■ **节选原文**
========

青年艺术家创作谈丨许汉枭
更新时间:2025-12-18 10:29 浏览量:2
刀锋下的记忆与重构:
我的主题性版画探索之路
我站在工作室的窗前,看着窗外的银杏叶飘落,手中握着一块刚刚刻好的梨木板。木屑的清香与油墨的涩味在空气中交织——这是我十年来最熟悉的气息。作为一位从事版画创作与教学的高校教师,我一直在思考:主题创作如何摆脱符号化的重复,如何在与历史对话的同时,注入当代人的生命体验?
《觉醒之舟》系列:以刀为笔、以色为思的精神重构
《觉醒之舟》系列作品并非对历史原型的复刻,而是一场以套色木刻为媒介的、冷静而深刻的视觉思辨。作品的核心意象,是一艘由20世纪初各类进步书刊——如《新青年》、《共产党宣言》(早期译本)、《湘江评论》的残页——经折叠、穿插而构筑的“纸舟”。它放弃了对“红船”物理形态的忠实摹写,转而抽取其作为“思想载体”与“精神航船”的本质。每一片纸页的折痕,既是具体历史文献的物理痕迹,也隐喻着理论被接受、实践与传播过程中的曲折与坚韧;纸张层层叠加所形成的结构,象征着思想的累积、碰撞与最终形成的集体意志的内在骨架。

========

■ **数据部分**

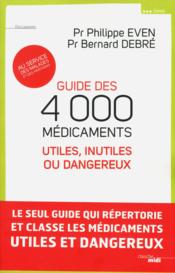 Image de l'objet &laquo; GUIDE DES 4000 MEDICAMENTS UTILES, INUTILES OU DANGEREUX &raquo;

========

■ **待解问题**
能把上面那篇版画创作谈从标题起完整抄录一遍吗？要求一字不改。

■ **参考答案**
青年艺术家创作谈丨许汉枭
更新时间:2025-12-18 10:29 浏览量:2
刀锋下的记忆与重构:
我的主题性版画探索之路
我站在工作室的窗前,看着窗外的银杏叶飘落,手中握着一块刚刚刻好的梨木板。木屑的清香与油墨的涩味在空气中交织——这是我十年来最熟悉的气息。作为一位从事版画创作与教学的高校教师,我一直在思考:主题创作如何摆脱符号化的重复,如何在与历史对话的同时,注入当代人的生命体验?
《觉醒之舟》系列:以刀为笔、以色为思的精神重构
《觉醒之舟》系列作品并非对历史原型的复刻,而是一场以套色木刻为媒介的、冷静而深刻的视觉思辨。作品的核心意象,是一艘由20世纪初各类进步书刊——如《新青年》、《共产党宣言》(早期译本)、《湘江评论》的残页——经折叠、穿插而构筑的“纸舟”。它放弃了对“红船”物理形态的忠实摹写,转而抽取其作为“思想载体”与“精神航船”的本质。每一片纸页的折痕,既是具体历史文献的物理痕迹,也隐喻着理论被接受、实践与传播过程中的曲折与坚韧;纸张层层叠加所形成的结构,象征着思想的累积、碰撞与最终形成的集体意志的内在骨架。